EXCERPT:
* * * * * * * * *

According to him: “The collaboration among NERSC/LBNL, MemVerge, and the DMTCP open-source community will bring reliable and efficient transparent checkpointing to MPI (and later to CUDA) for the production market. While DMTCP and MANA will always remain free and open source, the use of MemVerge technology for rapid writing of memory to stable storage will bring an important enhancement to this technology.“

“Distributed checkpointing is a perfect complement to ZeroIO In-Memory Snapshot technology that MemVerge has pioneered,” said Charles Fan, CEO, MemVerge. “We look forward to collaborating with the DMTCP community on future technology and market development.“

“Being able to seamlessly and graciously recover from system failures during complex simulation runs is critical to optimize efficiency for completing jobs with long run-times,” said Mark Nossokoff, senior research analyst, Hyperion Research. “Checkpointing is a well-understood technique for saving the states of independent node memory during a failure mode and restoring that state when the machine is backup and running. Bringing checkpointing capability to big memory architectures with pooled, distributed memory across multiple nodes operating on large datasets should further enable adoption of in-memory computing techniques within the HPC and AI communities. Kudos to MemVerge for stepping up to provide the industry stewardship to make DMTCP a commercial reality.“

About DMTCP and DMTCP/MANA Project
DMTCP (Distributed MultiThreaded Checkpointing) transparently checkpoints a single-host or distributed computation in user-space – with no modifications to user code or to the OS. It works on most Linux applications, including Python, Matlab, R, GUI desktops, MPI, etc. It is robust and widely used (on Sourceforge since 2007). MANA is an implementation of transparent checkpointing for MPI. MANA is under continuing development, but has already demonstrated robust, transparent checkpointing for computations with 1,000 MPI processes.

* * * * * * * * *

WRITTEN EXERCISE: In the checkpointing excerpt, how many MPI processes has MANA already shown robust, transparent checkpointing for?

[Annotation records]
* * * * * * * * *

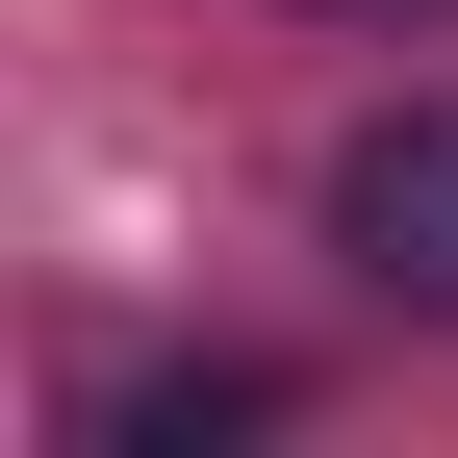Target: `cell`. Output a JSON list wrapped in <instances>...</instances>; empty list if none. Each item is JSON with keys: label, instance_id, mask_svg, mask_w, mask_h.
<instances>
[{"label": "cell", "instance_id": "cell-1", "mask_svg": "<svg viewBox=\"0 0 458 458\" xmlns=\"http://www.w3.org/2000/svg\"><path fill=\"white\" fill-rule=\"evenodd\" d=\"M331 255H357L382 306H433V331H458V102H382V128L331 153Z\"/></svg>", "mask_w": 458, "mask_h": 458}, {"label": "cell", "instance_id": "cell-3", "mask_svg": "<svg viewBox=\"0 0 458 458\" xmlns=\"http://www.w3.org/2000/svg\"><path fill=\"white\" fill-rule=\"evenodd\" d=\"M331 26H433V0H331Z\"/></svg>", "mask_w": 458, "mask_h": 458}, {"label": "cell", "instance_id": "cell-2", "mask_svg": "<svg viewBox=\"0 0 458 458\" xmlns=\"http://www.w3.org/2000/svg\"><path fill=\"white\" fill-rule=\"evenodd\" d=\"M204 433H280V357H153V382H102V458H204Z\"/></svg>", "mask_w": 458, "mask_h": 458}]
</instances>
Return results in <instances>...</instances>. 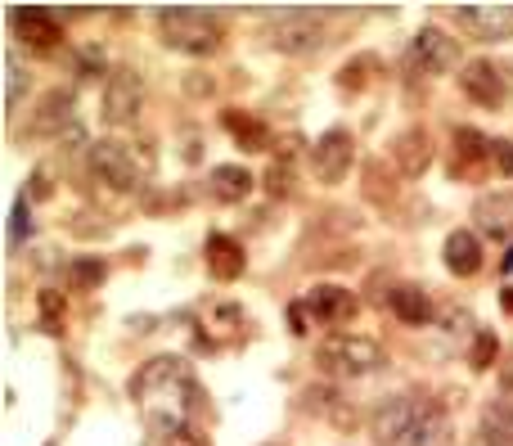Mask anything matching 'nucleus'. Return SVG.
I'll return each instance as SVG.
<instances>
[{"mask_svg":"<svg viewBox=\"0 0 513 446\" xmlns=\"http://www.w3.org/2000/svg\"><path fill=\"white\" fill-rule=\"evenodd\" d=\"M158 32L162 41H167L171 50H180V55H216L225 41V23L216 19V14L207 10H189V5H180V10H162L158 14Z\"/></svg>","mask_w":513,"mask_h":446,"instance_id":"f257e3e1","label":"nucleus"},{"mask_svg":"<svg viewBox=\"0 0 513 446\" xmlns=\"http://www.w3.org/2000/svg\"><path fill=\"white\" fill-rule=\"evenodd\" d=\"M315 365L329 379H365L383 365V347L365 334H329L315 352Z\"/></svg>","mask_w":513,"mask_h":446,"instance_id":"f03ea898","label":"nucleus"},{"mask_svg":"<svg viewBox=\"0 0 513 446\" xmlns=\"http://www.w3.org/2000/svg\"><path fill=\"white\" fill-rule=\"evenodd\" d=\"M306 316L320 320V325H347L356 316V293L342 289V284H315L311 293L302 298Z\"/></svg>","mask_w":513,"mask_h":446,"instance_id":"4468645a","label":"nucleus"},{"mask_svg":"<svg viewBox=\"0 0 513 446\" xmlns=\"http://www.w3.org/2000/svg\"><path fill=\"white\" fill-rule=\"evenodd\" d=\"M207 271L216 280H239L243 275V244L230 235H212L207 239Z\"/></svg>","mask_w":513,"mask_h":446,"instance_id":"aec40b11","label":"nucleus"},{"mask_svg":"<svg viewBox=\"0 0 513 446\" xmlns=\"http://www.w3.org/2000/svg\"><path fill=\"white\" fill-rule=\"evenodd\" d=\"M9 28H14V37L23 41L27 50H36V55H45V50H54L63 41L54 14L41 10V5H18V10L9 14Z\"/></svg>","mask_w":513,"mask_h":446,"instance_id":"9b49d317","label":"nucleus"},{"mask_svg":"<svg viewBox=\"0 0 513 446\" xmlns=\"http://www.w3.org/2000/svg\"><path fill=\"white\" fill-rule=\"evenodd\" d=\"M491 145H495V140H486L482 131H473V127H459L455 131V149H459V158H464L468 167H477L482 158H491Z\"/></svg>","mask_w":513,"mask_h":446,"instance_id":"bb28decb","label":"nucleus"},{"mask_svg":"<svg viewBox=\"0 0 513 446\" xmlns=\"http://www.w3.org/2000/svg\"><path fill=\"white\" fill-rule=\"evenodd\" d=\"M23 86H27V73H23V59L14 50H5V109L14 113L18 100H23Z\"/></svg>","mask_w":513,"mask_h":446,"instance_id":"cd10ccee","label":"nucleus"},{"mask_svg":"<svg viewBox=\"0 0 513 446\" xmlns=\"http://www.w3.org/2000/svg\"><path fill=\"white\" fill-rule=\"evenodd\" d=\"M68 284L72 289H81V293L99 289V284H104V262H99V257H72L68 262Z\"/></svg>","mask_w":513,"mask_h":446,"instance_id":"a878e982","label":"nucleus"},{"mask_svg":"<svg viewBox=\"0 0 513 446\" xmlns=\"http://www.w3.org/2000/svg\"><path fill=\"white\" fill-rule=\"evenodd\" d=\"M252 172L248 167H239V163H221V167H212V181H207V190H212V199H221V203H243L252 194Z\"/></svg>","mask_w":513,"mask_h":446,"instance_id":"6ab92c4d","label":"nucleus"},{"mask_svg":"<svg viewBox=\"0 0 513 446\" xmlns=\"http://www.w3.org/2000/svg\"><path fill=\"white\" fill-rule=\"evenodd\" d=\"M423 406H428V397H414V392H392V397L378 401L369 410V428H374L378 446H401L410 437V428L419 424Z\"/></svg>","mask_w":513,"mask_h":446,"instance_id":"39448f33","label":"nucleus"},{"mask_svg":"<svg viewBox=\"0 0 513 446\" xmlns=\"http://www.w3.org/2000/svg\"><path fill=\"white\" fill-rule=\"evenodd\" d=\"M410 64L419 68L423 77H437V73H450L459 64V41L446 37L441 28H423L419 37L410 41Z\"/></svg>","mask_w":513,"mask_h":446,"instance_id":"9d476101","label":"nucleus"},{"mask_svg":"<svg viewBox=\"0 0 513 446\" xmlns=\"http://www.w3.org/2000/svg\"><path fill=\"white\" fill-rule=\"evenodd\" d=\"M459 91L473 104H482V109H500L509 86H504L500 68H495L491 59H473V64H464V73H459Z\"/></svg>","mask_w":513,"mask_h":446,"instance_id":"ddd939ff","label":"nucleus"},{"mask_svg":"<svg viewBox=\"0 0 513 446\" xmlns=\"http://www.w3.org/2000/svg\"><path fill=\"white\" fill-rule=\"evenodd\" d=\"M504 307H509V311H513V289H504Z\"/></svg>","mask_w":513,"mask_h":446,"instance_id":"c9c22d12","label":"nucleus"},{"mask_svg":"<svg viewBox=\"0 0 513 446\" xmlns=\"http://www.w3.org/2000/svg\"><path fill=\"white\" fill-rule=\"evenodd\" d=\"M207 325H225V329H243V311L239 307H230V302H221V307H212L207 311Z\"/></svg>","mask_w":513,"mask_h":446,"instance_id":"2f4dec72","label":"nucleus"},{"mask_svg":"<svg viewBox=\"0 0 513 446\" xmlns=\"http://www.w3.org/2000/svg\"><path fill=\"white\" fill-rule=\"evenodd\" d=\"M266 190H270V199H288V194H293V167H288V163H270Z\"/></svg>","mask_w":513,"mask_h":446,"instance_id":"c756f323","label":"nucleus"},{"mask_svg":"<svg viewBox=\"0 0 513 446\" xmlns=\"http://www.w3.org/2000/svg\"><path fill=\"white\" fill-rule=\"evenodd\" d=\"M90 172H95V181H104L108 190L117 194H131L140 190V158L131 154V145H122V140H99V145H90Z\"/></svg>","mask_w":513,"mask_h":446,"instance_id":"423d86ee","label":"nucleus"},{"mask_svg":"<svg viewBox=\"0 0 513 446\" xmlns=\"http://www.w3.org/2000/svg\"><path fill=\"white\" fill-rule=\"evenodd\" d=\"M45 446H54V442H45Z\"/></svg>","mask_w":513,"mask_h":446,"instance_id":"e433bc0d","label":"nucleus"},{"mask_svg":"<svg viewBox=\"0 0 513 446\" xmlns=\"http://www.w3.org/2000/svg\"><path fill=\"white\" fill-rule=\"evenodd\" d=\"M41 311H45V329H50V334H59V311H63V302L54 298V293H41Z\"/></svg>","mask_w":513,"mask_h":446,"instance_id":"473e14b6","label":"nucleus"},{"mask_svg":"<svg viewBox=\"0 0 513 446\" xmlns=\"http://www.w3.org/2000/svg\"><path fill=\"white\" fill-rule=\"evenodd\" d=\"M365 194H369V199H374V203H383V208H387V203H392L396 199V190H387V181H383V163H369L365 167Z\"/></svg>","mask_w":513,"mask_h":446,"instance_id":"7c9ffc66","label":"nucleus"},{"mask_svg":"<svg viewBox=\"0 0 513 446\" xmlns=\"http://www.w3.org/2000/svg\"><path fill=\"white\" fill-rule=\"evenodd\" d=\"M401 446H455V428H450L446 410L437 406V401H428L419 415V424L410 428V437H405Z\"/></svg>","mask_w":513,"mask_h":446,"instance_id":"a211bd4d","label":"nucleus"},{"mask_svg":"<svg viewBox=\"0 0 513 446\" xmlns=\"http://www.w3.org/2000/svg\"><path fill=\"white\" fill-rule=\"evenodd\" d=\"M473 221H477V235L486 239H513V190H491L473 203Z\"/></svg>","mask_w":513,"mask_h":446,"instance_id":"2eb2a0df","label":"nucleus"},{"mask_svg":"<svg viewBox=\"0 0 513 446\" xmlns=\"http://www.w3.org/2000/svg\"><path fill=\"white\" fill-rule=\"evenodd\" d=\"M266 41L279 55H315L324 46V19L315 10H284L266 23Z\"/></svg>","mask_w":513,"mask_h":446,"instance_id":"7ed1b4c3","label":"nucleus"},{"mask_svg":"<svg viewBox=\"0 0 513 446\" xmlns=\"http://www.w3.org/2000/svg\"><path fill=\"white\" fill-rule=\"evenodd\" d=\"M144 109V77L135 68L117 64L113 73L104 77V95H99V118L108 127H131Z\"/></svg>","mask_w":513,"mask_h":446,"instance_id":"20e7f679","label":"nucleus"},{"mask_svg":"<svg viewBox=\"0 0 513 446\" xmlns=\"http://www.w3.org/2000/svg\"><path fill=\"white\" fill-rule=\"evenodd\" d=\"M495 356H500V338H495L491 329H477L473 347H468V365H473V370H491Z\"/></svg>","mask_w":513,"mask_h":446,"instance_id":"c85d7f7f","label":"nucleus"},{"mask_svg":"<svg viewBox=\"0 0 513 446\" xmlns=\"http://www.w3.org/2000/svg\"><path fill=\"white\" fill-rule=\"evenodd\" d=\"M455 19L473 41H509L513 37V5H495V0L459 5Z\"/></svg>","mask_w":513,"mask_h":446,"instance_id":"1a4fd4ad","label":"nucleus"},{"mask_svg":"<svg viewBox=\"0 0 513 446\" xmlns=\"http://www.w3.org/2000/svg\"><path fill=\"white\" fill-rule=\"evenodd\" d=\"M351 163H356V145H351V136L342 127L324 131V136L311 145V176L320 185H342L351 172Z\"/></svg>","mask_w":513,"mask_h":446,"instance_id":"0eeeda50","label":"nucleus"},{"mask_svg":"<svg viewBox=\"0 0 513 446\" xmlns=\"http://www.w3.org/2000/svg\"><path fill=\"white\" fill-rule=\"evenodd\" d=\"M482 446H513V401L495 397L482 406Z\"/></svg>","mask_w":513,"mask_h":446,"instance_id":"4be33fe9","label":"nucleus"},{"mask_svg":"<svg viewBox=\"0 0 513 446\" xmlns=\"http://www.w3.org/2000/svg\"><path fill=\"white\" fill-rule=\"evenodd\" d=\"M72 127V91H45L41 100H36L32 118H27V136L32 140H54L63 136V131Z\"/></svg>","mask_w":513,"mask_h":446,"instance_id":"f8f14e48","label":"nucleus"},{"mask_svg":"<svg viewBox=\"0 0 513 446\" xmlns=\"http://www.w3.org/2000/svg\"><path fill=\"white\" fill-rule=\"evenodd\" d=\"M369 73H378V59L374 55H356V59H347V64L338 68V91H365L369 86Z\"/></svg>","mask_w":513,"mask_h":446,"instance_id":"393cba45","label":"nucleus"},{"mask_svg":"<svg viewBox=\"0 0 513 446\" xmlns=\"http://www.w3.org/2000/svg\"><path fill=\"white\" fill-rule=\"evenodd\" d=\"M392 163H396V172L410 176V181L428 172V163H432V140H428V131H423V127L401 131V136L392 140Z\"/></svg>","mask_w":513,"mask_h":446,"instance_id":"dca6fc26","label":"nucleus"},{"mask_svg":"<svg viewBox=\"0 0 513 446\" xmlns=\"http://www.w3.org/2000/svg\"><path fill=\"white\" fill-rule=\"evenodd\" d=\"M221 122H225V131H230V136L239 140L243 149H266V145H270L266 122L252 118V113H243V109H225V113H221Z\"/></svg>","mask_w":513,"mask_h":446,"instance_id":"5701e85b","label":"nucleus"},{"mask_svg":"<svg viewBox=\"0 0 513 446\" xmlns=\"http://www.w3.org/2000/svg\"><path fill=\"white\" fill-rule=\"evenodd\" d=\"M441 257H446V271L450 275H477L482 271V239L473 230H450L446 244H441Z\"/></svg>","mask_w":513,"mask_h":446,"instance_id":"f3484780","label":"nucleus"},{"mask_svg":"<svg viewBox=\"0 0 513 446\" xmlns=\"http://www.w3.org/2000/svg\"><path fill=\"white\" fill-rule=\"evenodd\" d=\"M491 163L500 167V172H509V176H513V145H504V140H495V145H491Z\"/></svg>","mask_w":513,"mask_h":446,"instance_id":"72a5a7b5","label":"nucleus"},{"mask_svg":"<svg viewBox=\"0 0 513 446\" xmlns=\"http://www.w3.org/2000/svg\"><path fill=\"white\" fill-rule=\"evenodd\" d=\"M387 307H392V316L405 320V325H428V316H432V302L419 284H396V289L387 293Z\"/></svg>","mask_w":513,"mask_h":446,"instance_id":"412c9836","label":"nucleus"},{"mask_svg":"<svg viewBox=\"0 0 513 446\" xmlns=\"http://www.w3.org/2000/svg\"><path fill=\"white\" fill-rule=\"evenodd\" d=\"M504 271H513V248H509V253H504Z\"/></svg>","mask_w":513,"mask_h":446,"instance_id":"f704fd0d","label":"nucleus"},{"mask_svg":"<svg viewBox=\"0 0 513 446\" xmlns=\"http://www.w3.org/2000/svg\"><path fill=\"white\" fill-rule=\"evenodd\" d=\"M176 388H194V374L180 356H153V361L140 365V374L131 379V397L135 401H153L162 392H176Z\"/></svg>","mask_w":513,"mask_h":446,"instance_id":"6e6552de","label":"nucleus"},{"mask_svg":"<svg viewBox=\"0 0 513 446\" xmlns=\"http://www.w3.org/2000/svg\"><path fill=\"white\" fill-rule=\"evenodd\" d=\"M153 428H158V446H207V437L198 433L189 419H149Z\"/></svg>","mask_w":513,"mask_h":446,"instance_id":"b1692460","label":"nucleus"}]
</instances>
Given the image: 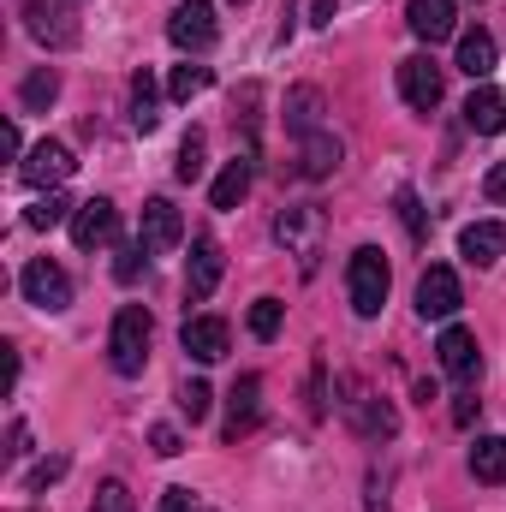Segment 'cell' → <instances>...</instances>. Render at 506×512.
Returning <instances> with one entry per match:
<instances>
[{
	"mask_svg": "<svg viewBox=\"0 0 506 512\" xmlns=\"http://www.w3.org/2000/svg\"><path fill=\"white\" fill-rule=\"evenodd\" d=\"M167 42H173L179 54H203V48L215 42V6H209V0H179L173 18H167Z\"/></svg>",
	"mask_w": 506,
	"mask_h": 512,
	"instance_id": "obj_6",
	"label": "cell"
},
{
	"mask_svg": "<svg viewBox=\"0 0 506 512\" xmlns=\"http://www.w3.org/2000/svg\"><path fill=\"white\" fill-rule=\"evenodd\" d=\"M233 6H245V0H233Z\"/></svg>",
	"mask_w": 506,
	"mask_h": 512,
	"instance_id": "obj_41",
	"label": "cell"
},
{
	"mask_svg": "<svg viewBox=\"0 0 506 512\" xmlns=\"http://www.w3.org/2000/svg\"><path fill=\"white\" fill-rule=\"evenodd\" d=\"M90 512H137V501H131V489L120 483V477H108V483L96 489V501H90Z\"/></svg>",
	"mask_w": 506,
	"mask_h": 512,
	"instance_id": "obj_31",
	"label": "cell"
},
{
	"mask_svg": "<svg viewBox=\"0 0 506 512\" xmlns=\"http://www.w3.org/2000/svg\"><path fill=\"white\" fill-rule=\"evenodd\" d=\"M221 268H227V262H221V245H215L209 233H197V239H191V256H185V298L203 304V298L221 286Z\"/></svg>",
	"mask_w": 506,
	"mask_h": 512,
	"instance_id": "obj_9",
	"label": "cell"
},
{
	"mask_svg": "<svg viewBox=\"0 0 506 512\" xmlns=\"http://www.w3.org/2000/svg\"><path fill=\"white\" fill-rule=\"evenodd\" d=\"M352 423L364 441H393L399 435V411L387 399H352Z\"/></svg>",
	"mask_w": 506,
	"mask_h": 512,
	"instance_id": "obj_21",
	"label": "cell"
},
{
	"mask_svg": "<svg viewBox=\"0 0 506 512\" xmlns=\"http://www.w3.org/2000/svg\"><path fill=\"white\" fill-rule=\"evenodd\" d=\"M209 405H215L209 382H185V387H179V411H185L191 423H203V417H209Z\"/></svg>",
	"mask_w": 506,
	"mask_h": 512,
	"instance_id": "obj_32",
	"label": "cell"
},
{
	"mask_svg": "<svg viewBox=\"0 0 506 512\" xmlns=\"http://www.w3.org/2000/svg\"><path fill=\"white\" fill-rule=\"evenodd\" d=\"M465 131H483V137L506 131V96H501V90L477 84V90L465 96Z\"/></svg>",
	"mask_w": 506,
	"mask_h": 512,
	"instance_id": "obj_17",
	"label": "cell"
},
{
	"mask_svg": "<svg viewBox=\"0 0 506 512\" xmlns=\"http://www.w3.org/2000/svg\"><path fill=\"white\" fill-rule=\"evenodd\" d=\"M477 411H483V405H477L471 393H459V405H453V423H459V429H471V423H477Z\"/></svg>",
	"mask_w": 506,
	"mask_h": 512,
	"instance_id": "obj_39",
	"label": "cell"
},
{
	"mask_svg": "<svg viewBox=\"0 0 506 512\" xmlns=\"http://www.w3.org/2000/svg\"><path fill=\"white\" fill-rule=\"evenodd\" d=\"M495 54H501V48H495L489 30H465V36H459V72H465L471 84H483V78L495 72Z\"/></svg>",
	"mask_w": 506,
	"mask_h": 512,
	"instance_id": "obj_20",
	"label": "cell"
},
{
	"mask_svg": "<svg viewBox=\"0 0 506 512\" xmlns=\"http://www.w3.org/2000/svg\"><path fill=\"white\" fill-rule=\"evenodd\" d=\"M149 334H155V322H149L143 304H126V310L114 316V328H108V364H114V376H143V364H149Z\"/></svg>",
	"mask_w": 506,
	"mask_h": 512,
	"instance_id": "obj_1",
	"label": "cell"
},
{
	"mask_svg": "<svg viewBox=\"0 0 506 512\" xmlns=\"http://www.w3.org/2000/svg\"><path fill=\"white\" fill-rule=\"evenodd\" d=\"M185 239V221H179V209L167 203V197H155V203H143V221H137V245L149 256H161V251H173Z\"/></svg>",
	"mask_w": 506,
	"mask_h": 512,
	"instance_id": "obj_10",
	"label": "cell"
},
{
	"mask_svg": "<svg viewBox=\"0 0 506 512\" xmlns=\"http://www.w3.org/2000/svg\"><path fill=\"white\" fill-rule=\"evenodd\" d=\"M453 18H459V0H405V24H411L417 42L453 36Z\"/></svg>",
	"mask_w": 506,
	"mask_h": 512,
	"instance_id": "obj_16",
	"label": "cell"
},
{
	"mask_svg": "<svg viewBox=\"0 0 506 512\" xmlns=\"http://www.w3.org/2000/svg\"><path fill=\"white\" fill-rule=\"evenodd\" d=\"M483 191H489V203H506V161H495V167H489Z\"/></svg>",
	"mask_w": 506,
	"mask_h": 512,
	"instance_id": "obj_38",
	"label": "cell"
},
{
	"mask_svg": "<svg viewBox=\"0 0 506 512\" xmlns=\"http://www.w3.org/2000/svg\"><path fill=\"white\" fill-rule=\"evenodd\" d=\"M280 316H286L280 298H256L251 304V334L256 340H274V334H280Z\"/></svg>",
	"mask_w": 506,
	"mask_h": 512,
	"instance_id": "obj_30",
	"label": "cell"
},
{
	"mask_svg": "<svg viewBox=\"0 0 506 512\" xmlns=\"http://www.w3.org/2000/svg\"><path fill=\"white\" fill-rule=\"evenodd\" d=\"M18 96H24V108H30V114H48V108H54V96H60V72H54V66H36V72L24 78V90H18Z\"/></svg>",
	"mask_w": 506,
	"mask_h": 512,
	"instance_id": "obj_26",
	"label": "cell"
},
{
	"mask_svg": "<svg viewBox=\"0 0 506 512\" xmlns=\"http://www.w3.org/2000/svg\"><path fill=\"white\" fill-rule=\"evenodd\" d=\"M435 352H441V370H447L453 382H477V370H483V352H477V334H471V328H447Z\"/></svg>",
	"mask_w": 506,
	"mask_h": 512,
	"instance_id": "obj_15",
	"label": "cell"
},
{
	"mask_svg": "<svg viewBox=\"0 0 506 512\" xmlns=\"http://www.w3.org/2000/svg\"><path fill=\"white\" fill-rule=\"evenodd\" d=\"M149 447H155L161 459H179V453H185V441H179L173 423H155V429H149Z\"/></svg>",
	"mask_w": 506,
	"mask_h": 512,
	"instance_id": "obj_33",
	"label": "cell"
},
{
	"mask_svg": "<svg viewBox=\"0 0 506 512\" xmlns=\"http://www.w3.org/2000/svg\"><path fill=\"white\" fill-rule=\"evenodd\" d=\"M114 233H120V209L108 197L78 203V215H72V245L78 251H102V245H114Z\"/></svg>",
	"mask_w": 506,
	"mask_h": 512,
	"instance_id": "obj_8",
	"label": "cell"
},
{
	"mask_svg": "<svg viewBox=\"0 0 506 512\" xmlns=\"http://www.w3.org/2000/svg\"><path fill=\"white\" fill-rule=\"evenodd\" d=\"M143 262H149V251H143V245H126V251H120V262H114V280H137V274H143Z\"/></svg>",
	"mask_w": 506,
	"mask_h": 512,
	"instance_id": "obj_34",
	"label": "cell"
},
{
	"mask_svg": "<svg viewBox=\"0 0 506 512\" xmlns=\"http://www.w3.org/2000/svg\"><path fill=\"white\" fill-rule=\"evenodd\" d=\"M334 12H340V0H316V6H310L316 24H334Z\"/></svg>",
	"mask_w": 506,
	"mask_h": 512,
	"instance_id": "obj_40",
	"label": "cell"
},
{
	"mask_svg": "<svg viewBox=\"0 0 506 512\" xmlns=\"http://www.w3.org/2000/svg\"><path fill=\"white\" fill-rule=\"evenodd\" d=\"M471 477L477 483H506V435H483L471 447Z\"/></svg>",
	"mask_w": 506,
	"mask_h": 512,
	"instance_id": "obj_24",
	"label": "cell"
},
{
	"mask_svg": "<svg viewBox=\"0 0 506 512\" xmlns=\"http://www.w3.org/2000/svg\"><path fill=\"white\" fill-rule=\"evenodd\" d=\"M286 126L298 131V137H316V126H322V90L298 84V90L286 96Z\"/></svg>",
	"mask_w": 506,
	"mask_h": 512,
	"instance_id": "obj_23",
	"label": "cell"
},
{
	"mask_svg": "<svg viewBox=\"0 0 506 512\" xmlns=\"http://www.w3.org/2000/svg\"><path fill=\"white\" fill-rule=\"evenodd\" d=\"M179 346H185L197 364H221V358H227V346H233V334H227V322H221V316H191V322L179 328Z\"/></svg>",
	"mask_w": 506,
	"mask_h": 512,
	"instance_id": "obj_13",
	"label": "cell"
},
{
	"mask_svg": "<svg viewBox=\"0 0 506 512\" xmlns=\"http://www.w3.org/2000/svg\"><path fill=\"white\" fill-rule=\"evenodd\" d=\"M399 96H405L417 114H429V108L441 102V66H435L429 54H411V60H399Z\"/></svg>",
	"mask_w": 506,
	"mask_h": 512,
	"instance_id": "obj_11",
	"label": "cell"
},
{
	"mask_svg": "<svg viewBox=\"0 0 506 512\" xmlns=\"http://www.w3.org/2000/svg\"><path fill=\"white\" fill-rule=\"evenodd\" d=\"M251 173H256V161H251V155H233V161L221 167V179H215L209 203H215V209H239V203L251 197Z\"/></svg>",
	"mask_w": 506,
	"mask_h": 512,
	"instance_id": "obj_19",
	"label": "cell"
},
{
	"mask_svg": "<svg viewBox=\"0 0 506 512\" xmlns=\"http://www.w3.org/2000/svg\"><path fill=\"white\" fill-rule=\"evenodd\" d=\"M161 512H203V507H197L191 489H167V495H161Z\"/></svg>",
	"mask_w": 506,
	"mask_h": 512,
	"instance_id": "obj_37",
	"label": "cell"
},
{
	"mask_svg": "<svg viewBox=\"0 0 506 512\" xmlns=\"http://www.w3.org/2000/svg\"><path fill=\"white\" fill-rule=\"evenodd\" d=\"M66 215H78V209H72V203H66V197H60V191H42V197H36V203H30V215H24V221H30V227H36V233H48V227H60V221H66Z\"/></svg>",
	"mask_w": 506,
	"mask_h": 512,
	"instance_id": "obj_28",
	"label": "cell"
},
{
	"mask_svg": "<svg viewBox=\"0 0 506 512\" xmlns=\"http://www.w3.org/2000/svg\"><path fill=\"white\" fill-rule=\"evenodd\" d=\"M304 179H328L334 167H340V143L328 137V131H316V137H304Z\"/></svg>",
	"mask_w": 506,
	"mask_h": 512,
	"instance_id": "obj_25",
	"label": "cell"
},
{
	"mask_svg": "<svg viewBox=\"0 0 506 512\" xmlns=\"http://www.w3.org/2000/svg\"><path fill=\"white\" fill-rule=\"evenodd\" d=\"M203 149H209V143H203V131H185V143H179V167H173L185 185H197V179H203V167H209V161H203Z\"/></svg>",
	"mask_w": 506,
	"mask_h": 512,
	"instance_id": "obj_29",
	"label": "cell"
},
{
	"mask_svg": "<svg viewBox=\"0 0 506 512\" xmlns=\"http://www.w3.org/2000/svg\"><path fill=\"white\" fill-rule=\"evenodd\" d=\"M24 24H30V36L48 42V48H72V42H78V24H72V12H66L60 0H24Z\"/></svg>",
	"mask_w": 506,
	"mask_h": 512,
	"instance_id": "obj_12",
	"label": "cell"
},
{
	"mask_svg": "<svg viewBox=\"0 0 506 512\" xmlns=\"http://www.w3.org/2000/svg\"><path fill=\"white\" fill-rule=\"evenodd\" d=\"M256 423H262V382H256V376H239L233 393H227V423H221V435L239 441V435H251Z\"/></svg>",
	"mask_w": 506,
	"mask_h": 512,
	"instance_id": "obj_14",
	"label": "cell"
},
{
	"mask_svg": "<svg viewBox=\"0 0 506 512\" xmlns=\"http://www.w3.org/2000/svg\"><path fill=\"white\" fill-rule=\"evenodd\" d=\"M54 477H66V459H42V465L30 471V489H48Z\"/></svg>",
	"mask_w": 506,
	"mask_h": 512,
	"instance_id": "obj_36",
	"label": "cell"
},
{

* * * * * * * * *

FULL RESPONSE: 1,000 MPI processes.